Hay unos terceros protagonistas a los que casi nunca se alude y cuya responsabilidad es innegable: sus espectadores mudos
Seguramente en todos ellos —quien más, quien menos, más pronto o más tarde— brotó algún sentimiento de piedad hacia los dolientes, pero el miedo ganó la partida. Los familiares de los asesinados y cuantos conocían el lugar donde reposan sus cuerpos temieron más las amenazas y represalias que los matadores o sus deudos podían aún emprender si esos incómodos testigos abrían la boca. Hubo al parecer bastantes que prefirieron dejar en paz a sus muertos para no remover fantasmas que les agobiarían el resto de su vida. El otro miedo, el de quienes ocultaron a las madres el engaño sufrido, es de suponer que nacía de prevenir las molestas pesquisas policiales y procesos judiciales (cuando no incluso venganzas privadas) que su denuncia iba a traer consigo. El resultado es que aquellos primeros silencios han sido más tarde silenciados.
Es probable que cualquiera de nosotros, puestos en tan dramáticas circunstancias, se hubiese comportado de manera parecida. Como esos prudentes espectadores de entonces, alegaríamos que no habíamos causado el mal, que nada sabíamos, que no era cosa nuestra, que el primer deber nos pide salvar la propia vida, que no tenemos madera de héroe. Son distintas versiones de la socorrida (y falsa) disculpa de que nuestra obligación moral estriba solo en no hacer daño al prójimo, pero no en impedirlo o reducirlo aun cuando ello esté a nuestro alcance. A uno le sorprende, con todo, que no se hayan encontrado vías privadas para dar publicidad a lo que tantos tenían que saber. Uno quiere creer que algunos de esos espectadores, una vez garantizada su seguridad, acabaron comunicando lo que sabían a fin de procurar una justicia tardía. O que otros de ellos, ya a punto de despedirse de este mundo, revelaron su secreto a quienes podía servirles como el consuelo que anhelaban.
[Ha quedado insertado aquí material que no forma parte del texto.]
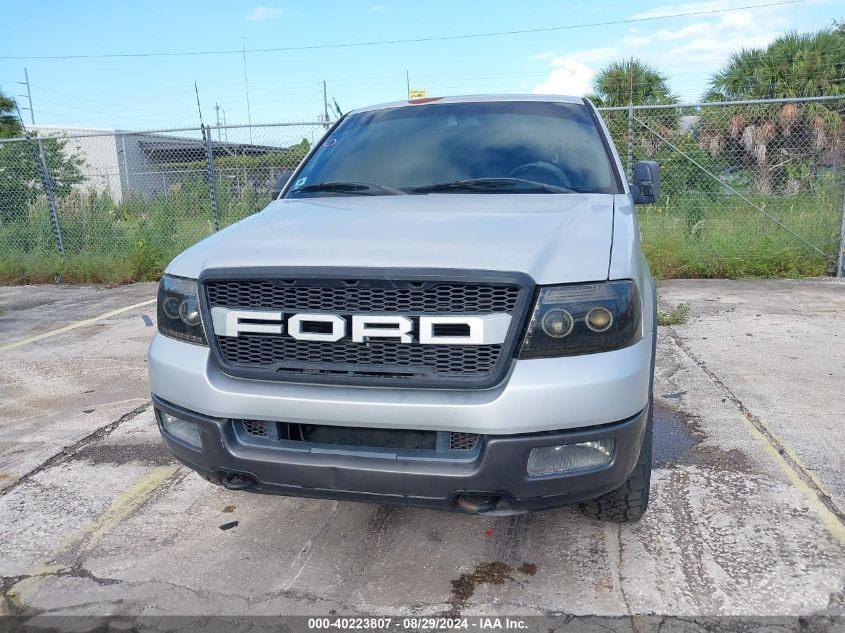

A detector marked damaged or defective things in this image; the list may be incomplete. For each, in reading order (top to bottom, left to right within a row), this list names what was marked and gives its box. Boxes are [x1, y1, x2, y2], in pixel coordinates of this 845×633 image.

cracked pavement [0, 278, 840, 620]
Pero aún más llamativo es que aquellos temores, que empezaron en 1936, no hubieran desaparecido o quedaran siquiera atenuados unos años después de 1975, la fecha en que situamos la llegada a España de la democracia. Se intuye así que a partir de ese momento cambiaron las formas jurídicas y políticas del país, pero permanecieron incambiadas demasiadas conciencias y los ancestrales sentimientos de muchas de sus gentes.
El largo ocultamiento del posterior tráfico de recién nacidos reafirma con toda crudeza que eran muchos los que no confiaban bastante en el Estado de derecho. Se diría que el juicio del vecino valía más que el del juez togado, el poder de las fuerzas vivas superaba con creces al de las fuerzas del orden. Y todo ello deja en el aire una inquietante pregunta final: si esas fueron cosas de tiempos pasados o, bajo otras máscaras y nuevos pretextos, perviven todavía en el presente.
Aurelio Arteta es catedrático de Filosofía Moral de la Universidad del País Vasco y autor de Mal consentido. La complicidad del espectador indiferente (Alianza, 2010).